Below, in the courtyard, two elderly tenants were arguing over whether or not a third could tie his bicycle to the now broken stone trough. Their mother laughed when one tenant called the other a stupid boot. Meg and Claire looked at each other. They could hear the clock over the stove, ticking. They could hear doves in the courtyard. They wanted this moment to last forever. The sunlight was orange. They had to remember that. Meg would make certain they did. She fetched a piece of paper and wrote down the word
orange
, then folded the paper in half. They could cut up pears and write down all of the colors of the light and listen to people laugh and smell the blooms on the chestnut tree and forget about the rest of the world.

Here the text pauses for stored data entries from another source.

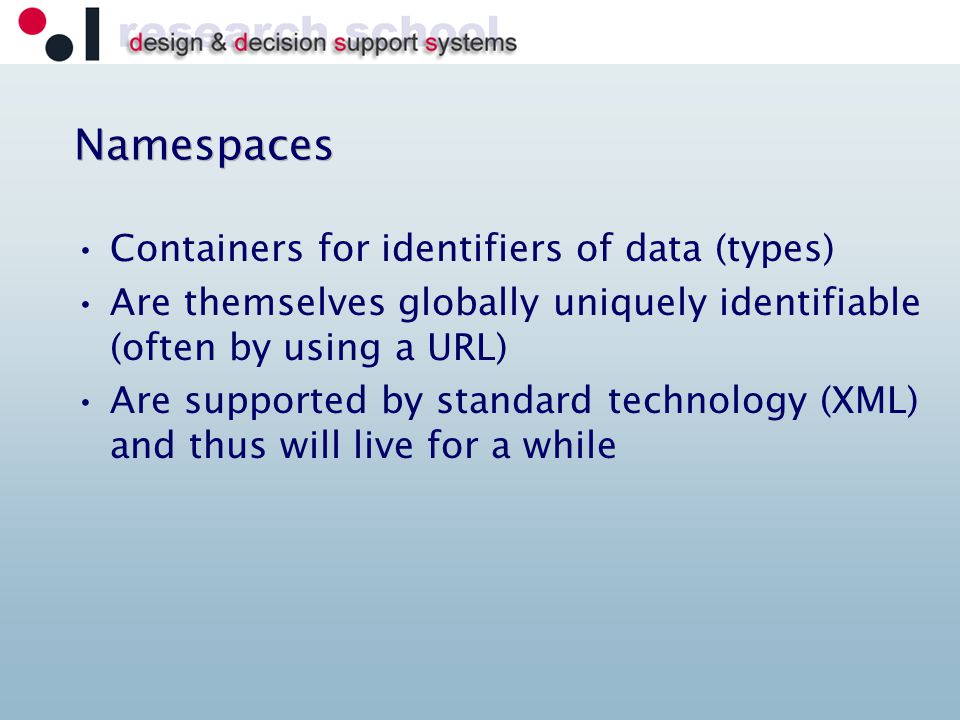 research school
design & decision support systems

Namespaces

• Containers for identifiers of data (types)
• Are themselves globally uniquely identifiable (often by using a URL)
• Are supported by standard technology (XML) and thus will live for a while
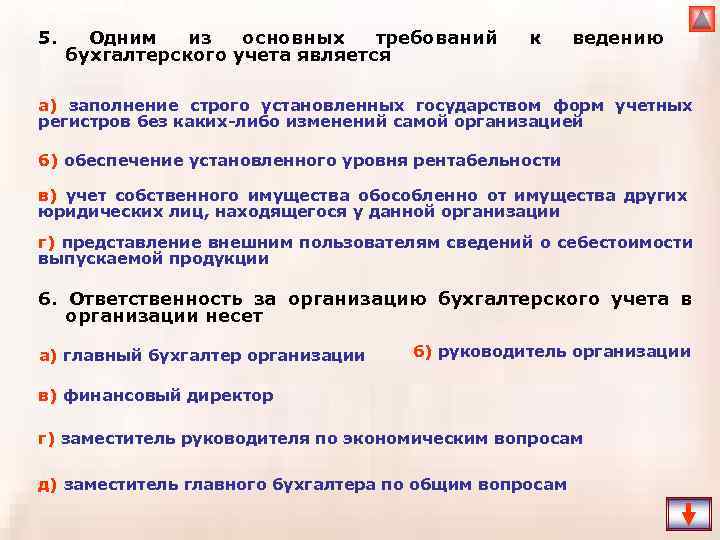 5. Одним из основных требований к ведению бухгалтерского учета является

а) заполнение строго установленных государством форм учетных регистров без каких-либо изменений самой организацией

б) обеспечение установленного уровня рентабельности

в) учет собственного имущества обособленно от имущества других юридических лиц, находящегося у данной организации

г) представление внешним пользователям сведений о себестоимости выпускаемой продукции

6. Ответственность за организацию бухгалтерского учета в организации несет

а) главный бухгалтер организации

б) руководитель организации

в) финансовый директор

г) заместитель руководителя по экономическим вопросам

д) заместитель главного бухгалтера по общим вопросам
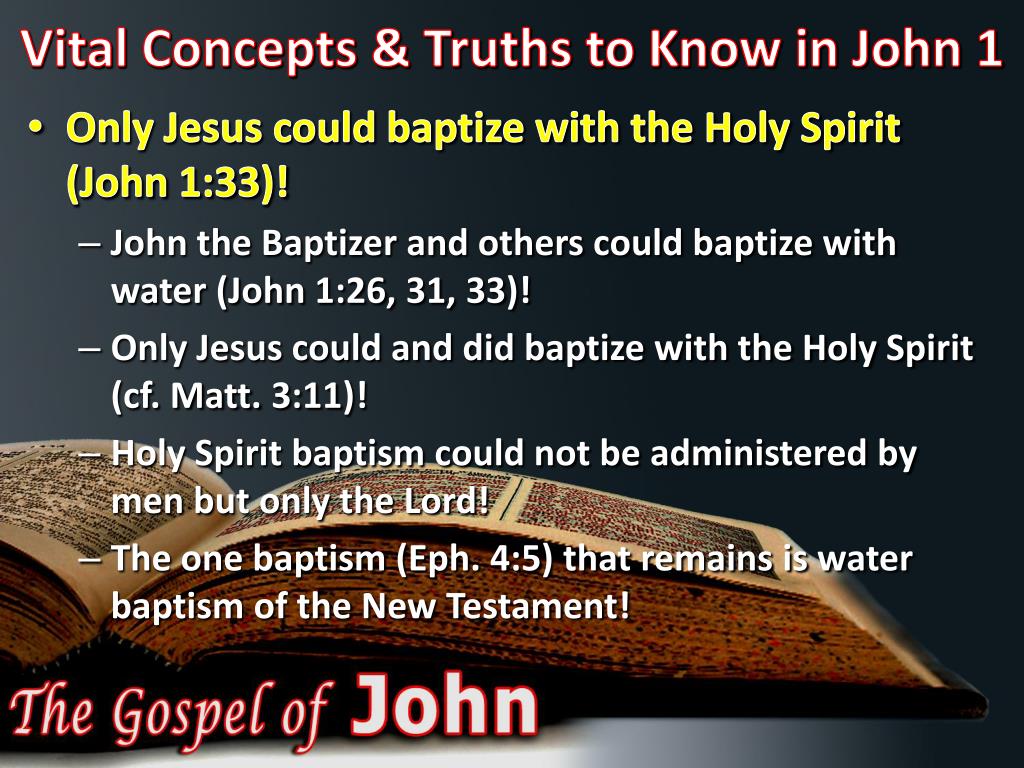 Vital Concepts & Truths to Know in John 1

• Only Jesus could baptize with the Holy Spirit (John 1:33)!

– John the Baptizer and others could baptize with water (John 1:26, 31, 33)!

– Only Jesus could and did baptize with the Holy Spirit (cf. Matt. 3:11)!

– Holy Spirit baptism could not be administered by men but only the Lord!

– The one baptism (Eph. 4:5) that remains is water baptism of the New Testament!

The Gospel of John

They wanted to stay in their grandmother’s apartment always, but instead they would have this memory of sitting in the kitchen, being happy.
They flew home on Air France. They spoke French to the stewards, and their mother was proud of them and let them each have a glass of champagne. Claire felt dizzy and sick right before landing at JFK. She had to go to the restroom even though the seat belt signs were already switched on. Once there, she vomited into the horrible, messy toilet. She clung to the sink, stricken that she had imagined she was happy, or that she might even have a right to be. She must have been gone for a long time, because her mother came looking for her, worried.
Annie tapped on the door. “Claire? Are you all right?”
Claire opened the door.
Annie touched her forehead. Burning hot. “Claire,” she said. “Darling.”
“I’m fine,” Claire insisted. “Really. I am.” And then, before she could stop herself, she said, “Maybe I just miss her.”
Claire would certainly miss her beloved grandmother, but that wasn’t who she was talking about and they both knew it.
“I miss her too,” Annie said.
They went back to their seats. They were closer to home than they’d thought, all the way across the Atlantic. They put their seat belts on, and after that they didn’t think about Paris anymore.